Cette disposition reprend l’un des principaux marqueurs de la proposition de loi portée par le sénateur Les Républicains Laurent Duplomb, dont une première version avait été partiellement censurée par le Conseil constitutionnel à l’été 2025 après une pétition ayant recueilli plus de deux millions de signatures.

Le compromis prévoit que les éventuelles dérogations ne seront plus décidées par le pouvoir politique, mais par l’Agence nationale de sécurité sanitaire de l’alimentation, de l’environnement et du travail (Anses).

« Ce n’est pas le politique qui décide, ce n’est pas le parlementaire, ce n’est pas le ministère. Nous avons choisi de remettre le sujet entre les mains de la science. Ce sera l’Anses qui décidera ou non d’accorder une dérogation, dans un cadre strict », a souligné Julien Dive.

Dans sa version actuelle, la réintroduction de l’acétamipride ne concernerait que la filière noisette. Les betteraviers ne retrouveraient pas cette molécule, mais pourraient utiliser le flupyradifurone, également autorisé pour les filières de la pomme et de la cerise.

La gauche et les ONG dénoncent un recul environnemental

Le compromis a immédiatement provoqué de vives réactions parmi les élus de gauche et les organisations environnementales. Sur le réseau X, la députée La France insoumise Aurélie Trouvé, membre de la CMP, a estimé que « la CMP sur la loi agricole s’est globalement alignée sur les pires horreurs écologiques et sanitaires du Sénat ».

Invitée de France Inter, Claudine Joly, membre du réseau Agriculture de France Nature Environnement, a également vivement critiqué le texte.« C’est fou de ne pas voir ce mur qui nous arrive dans la figure », a-t-elle déclaré, qualifiant le compromis de « recul » et de « retour en arrière ».

La représentante de l’association juge « insupportable de voir revenir des molécules de ce type-là sur le marché en France », estimant que ces pesticides ont « un très fort impact d’un point de vue environnemental ».

Selon elle, ces substances « persistent dans les sols », se retrouvent « dans tous les milieux, même ceux non traités » et provoquent « un impact extrêmement fort sur la biodiversité ».

Elle met également en garde contre les conséquences sur les écosystèmes : « On va vers l’extinction totale des insectes qui sont à la base des chaînes alimentaires », tout en évoquant leurs « impacts sur la santé humaine ».

Une adoption encore soumise à plusieurs étapes

Le compromis trouvé en commission mixte paritaire ne marque pas la fin du parcours législatif.
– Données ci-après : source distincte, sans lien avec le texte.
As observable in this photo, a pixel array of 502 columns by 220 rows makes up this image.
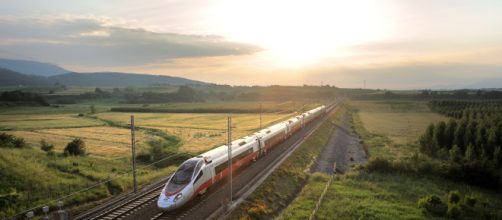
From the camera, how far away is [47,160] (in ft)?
124

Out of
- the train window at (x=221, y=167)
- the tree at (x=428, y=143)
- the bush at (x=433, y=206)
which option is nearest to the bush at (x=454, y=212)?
the bush at (x=433, y=206)

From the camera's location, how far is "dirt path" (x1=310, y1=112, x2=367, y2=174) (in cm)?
4959

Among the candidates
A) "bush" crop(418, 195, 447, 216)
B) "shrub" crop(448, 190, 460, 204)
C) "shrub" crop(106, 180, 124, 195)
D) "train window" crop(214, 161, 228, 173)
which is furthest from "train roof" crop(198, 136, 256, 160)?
"shrub" crop(448, 190, 460, 204)

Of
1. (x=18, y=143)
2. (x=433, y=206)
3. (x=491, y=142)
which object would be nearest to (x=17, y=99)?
(x=18, y=143)

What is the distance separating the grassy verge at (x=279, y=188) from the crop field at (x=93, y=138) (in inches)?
937

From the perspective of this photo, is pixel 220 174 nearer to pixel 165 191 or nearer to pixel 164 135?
pixel 165 191

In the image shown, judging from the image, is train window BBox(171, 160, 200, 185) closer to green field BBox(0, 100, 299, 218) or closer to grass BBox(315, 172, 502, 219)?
green field BBox(0, 100, 299, 218)

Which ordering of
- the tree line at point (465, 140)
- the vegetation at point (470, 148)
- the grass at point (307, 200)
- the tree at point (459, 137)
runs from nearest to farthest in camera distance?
the grass at point (307, 200)
the vegetation at point (470, 148)
the tree line at point (465, 140)
the tree at point (459, 137)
Le gouvernement pourra encore déposer des amendements de dernière minute avant les votes définitifs de l’Assemblée nationale et du Sénat.

Même en cas d’adoption, le texte devra ensuite être examiné par le Conseil constitutionnel, qui avait déjà censuré l’an dernier plusieurs dispositions comparables concernant la réintroduction de pesticides interdits.

L’examen de cette loi d’urgence agricole s’annonce ainsi comme l’un des derniers grands dossiers parlementaires avant la pause estivale, dans un climat où les impératifs de compétitivité agricole continuent de se heurter aux exigences de protection de l’environnement.